Learn how to parent yourself compassionately because sometimes, the homesickness just won’t fade. And you need to be your own soft place to land.
Related: Bay Day? 10 Things You Can Do Right Now to Feel Better
6. Have a Community Around
This last tip is very important. It’s imperative that you have a community, wherever you’re living now. There’s nothing worse than feeling disconnected from your original crew and being isolated in the new place.
Remember why you did this. You left home to experience new things and meet new people. So go do that.
Humans need community to feel safe and protected… it’s in our nature. Belonging, having purpose, being seen… these do wonders for mental health. And yes, they can curb homesickness.

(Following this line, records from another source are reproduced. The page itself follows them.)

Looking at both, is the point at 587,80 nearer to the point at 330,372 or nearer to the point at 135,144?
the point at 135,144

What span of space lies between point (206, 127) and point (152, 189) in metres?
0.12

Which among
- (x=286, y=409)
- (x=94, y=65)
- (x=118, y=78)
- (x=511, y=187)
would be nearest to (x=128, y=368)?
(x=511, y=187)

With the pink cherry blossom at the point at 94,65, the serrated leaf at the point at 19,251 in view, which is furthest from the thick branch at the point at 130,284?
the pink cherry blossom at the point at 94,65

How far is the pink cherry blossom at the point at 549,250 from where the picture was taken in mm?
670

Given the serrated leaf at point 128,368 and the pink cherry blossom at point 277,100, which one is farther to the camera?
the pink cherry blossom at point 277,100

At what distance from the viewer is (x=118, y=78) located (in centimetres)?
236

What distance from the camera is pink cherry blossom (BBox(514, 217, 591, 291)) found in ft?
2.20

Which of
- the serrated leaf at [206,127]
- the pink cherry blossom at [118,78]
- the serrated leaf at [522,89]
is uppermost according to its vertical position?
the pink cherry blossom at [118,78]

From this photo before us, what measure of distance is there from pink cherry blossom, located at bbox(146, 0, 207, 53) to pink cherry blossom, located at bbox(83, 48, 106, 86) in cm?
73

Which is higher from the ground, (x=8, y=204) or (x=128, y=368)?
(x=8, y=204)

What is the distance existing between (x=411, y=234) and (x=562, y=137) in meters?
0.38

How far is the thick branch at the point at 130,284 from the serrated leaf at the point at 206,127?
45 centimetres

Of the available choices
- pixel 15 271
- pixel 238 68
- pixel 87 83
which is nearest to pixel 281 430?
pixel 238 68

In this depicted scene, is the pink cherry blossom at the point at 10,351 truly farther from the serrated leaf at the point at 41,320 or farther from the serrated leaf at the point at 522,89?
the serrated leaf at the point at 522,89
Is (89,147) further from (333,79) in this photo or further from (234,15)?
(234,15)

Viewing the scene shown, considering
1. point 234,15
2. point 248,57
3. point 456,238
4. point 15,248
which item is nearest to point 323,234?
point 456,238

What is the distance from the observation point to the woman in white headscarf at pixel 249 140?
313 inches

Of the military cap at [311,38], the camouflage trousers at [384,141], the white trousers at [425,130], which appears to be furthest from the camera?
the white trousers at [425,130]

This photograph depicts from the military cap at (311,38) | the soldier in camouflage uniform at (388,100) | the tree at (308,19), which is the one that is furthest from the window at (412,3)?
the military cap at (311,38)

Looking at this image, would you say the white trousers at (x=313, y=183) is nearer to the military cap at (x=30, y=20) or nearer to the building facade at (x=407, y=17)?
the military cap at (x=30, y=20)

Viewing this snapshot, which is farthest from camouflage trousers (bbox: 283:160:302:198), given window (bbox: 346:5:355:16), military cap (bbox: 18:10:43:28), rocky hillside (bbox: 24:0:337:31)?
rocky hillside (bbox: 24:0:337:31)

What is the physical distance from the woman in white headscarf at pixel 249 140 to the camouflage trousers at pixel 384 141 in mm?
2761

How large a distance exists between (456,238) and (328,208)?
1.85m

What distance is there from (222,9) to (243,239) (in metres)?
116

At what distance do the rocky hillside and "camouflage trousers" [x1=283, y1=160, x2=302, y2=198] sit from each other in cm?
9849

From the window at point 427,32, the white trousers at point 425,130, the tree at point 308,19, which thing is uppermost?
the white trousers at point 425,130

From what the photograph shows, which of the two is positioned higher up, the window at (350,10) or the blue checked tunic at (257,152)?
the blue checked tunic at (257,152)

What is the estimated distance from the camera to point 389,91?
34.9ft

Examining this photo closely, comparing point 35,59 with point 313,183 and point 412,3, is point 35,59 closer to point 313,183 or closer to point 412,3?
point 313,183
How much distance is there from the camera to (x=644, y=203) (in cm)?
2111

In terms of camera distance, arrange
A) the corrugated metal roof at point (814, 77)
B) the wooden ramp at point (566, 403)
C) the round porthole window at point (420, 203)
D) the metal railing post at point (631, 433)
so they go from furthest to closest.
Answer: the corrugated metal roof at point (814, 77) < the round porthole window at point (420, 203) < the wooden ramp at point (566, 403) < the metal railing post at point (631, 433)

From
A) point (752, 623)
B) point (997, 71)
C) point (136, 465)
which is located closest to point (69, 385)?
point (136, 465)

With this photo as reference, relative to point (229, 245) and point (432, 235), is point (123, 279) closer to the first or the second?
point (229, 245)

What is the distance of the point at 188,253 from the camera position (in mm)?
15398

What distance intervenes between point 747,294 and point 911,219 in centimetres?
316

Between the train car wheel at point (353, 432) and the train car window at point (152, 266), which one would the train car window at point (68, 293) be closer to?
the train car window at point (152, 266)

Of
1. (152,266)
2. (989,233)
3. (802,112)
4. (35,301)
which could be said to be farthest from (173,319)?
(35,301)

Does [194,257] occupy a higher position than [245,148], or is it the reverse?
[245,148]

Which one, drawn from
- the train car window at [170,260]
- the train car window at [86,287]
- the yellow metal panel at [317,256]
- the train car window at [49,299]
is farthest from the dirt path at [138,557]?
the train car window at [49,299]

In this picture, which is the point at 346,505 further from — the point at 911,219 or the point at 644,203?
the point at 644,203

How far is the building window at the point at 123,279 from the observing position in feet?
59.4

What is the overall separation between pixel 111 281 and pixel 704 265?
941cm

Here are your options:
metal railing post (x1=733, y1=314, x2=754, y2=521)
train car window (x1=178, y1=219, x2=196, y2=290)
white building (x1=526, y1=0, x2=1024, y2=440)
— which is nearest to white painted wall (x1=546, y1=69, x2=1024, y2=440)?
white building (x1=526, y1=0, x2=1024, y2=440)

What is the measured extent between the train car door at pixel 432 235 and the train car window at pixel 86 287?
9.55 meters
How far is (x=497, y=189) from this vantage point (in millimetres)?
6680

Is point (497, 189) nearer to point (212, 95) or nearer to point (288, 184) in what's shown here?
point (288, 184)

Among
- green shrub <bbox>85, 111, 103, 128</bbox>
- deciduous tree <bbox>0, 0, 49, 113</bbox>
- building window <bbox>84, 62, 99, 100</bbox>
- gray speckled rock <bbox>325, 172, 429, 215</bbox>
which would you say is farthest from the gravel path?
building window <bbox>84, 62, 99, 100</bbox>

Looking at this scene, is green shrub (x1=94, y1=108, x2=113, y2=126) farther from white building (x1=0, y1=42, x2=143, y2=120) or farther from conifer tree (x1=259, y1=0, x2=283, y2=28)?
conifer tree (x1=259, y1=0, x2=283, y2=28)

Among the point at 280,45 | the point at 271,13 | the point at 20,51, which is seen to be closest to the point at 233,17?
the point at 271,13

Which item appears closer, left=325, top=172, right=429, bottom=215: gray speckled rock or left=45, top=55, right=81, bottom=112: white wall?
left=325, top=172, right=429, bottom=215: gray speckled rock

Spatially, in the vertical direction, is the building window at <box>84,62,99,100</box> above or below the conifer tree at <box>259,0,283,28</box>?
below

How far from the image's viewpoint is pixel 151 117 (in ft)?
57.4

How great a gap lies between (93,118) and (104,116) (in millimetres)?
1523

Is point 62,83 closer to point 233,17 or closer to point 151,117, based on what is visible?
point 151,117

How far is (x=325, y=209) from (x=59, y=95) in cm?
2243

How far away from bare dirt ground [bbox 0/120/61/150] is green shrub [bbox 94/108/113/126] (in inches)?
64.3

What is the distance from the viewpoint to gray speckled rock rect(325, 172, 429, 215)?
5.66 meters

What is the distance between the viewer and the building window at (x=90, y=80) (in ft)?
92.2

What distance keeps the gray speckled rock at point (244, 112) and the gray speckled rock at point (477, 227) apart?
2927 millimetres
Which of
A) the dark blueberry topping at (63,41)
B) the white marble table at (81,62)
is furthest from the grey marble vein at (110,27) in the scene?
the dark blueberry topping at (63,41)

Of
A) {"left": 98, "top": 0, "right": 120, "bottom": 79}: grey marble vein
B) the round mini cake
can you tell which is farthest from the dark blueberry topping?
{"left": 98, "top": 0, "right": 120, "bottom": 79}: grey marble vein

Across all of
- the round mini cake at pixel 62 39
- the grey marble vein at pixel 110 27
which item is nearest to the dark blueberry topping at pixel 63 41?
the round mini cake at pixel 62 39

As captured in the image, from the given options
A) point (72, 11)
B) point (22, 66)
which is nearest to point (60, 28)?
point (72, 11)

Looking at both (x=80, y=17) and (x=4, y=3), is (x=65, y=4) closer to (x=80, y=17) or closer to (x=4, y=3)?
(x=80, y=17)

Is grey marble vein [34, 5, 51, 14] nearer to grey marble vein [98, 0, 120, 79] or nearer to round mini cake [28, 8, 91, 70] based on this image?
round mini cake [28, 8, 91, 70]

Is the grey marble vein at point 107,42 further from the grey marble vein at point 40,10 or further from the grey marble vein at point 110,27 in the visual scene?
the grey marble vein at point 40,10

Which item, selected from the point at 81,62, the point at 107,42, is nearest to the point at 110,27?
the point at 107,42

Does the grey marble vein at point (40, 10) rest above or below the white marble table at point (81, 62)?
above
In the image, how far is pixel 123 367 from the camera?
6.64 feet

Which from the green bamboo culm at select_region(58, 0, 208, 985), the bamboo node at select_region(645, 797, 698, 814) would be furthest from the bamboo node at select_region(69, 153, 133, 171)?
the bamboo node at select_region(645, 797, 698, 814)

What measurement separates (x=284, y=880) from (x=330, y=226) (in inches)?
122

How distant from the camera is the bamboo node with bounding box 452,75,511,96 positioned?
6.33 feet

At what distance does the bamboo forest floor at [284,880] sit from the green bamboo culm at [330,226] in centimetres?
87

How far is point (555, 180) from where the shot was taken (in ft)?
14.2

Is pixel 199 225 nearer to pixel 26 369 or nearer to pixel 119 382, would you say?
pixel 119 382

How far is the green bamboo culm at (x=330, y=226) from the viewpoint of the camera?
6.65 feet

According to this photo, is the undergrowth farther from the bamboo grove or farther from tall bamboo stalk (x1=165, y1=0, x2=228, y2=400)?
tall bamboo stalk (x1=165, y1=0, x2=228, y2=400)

Oftentimes we get stuck in the past, mourning the end of an era. Even worse, we realize how much we took our family and friends for granted. But this is an invaluable lesson. This is why we leave home.
Go gently with yourself, but don’t take for granted what you have now. Down the line, nostalgia will come for those times you spent traveling the world, far from home, in blissful independence. Cherish every moment so you can look back and know you enjoyed it to the very last drop.